L'illuminazione di tipo individuale permette qualche economia nella quantità di luce occorrente; meno, peraltro, di quanto possa immaginarsi, ché (salvo casi particolari) non è possibile, ovviamente, né ridurre troppo l'illuminazione generale né circoscrivere troppo le aree illuminate intensamente. Essa, d'altra parte, consente meno facilmente spostamenti dei posti di lavoro o trasformazioni dell'ambiente; né, per lo più, conferisce ai locali un aspetto molto soddisfacente. Per conseguenza, i sistemi d'illuminazione oggi più comuni sono quelli di carattere generale. I sistemi individuali veri e proprî sono tuttavia preferibili in taluni casi di uffici individuali e di speciali lavorazioni industriali (lavori assai delicati e minuti di meccanica, orologeria e oreficeria, composizioni tipografiche, ecc.).

Nei casi più importanti d'illuminazione, i punti fondamentali da esaminare, sono: a) l'abbondanza della luce, cioè l'intensità della illuminazione media; b) l'uniformità dell'illuminazione; c) l'importanza e la facilità del prodursi di effetti di abbagliamento; d) il colore della luce.

a) Intensità dell'illuminazione. - Un'illuminazione può essere ritenuta soddisfaceme solo se la sua intensità media raggiunga un valore adeguato agli scopi dell'ambiente. I valori contenuti nella tabella che segue s'intendono a titolo di orientamento e si riferiscono più specialmente al "piano di utilizzazione della luce"; cioè, al piano dei tavoli, dei banchi, delle macchine, ecc., che sono presenti nei locali. In mancanza d'indicazioni speciali, lo si assume alto m. 0,80 rispetto il pavimento se si tratta di locali chiusi, e metri 1,20 se si tratta di locali aperti.

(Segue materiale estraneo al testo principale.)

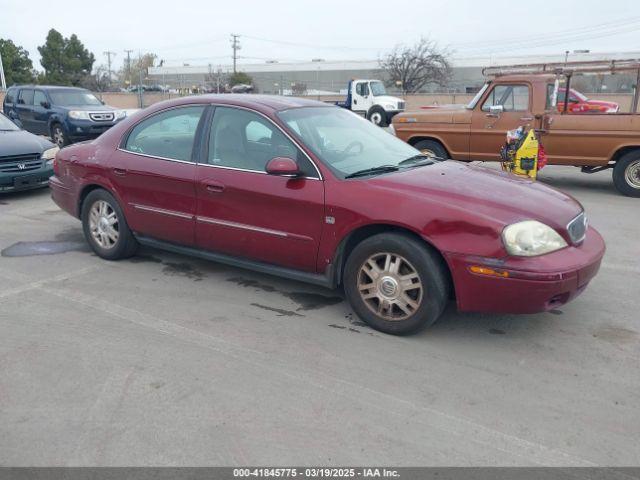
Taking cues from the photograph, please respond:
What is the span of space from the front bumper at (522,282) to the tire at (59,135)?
48.3ft

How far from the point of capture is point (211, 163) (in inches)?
182

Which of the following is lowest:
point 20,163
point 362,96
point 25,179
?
point 25,179

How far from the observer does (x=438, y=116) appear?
33.2ft

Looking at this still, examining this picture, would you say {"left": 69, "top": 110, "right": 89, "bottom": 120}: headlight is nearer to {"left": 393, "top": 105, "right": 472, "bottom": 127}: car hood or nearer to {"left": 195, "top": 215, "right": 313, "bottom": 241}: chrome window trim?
{"left": 393, "top": 105, "right": 472, "bottom": 127}: car hood

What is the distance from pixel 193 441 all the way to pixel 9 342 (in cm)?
179

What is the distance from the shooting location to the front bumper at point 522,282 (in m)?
3.44

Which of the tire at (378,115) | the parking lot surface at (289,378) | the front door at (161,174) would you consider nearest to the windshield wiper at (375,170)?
the parking lot surface at (289,378)

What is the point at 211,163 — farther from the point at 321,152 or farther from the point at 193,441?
the point at 193,441

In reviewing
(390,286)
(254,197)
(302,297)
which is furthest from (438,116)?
(390,286)

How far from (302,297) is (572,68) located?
756cm

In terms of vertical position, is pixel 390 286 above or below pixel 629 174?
below

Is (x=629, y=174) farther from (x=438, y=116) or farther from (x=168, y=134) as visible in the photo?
(x=168, y=134)

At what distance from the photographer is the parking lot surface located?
272cm

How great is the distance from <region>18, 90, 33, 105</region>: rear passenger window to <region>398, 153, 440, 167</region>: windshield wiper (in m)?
15.1
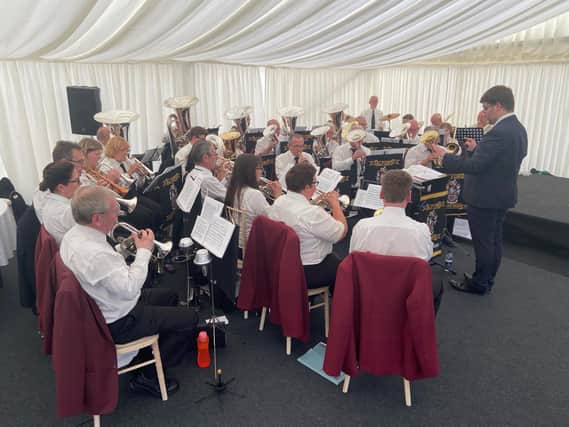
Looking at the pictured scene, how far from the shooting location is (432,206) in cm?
457

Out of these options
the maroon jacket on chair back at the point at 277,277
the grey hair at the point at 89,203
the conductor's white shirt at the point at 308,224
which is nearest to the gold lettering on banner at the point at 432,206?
the conductor's white shirt at the point at 308,224

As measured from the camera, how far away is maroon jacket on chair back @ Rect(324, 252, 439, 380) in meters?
2.32

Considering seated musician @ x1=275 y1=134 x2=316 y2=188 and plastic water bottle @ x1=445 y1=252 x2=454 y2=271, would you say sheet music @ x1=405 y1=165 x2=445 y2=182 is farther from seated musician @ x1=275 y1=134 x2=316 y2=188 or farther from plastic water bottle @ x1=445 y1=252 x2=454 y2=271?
seated musician @ x1=275 y1=134 x2=316 y2=188

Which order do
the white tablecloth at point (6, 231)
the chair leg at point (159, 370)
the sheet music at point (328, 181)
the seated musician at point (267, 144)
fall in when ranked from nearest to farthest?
the chair leg at point (159, 370) < the sheet music at point (328, 181) < the white tablecloth at point (6, 231) < the seated musician at point (267, 144)

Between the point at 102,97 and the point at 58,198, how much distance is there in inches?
182

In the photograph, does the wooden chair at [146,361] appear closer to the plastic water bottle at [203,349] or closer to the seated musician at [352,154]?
the plastic water bottle at [203,349]

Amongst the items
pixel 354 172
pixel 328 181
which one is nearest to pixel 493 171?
pixel 328 181

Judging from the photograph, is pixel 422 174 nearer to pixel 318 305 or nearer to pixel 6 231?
pixel 318 305

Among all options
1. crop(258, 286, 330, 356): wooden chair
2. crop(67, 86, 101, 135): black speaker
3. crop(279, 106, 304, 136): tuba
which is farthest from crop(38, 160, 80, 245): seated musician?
crop(279, 106, 304, 136): tuba

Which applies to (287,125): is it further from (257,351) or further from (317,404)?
(317,404)

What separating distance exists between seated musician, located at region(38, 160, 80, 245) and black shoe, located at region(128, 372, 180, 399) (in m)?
1.14

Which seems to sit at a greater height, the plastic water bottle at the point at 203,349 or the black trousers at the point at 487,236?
the black trousers at the point at 487,236

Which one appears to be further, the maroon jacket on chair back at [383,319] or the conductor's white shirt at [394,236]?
the conductor's white shirt at [394,236]

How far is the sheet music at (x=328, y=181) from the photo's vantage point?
4041 millimetres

b) Uniformità dell'illuminazione. - Affimché le cifre della tabella precedente siano sufficienti, è necessario che l'illuminazione sia abbastanza uniforme. Negli ambienti aperti, o di passaggio, possono ancora tollerarsi differenze notevoli: il minimo d'illuminazione (del piano d'utilizzazione) può anche scendere a un ottavo o a un decimo del valore massimo. Negli ambienti chiusi, invece, è spesso un difetto che il minimo d'illuminazione scenda sino alla metà del valore massimo.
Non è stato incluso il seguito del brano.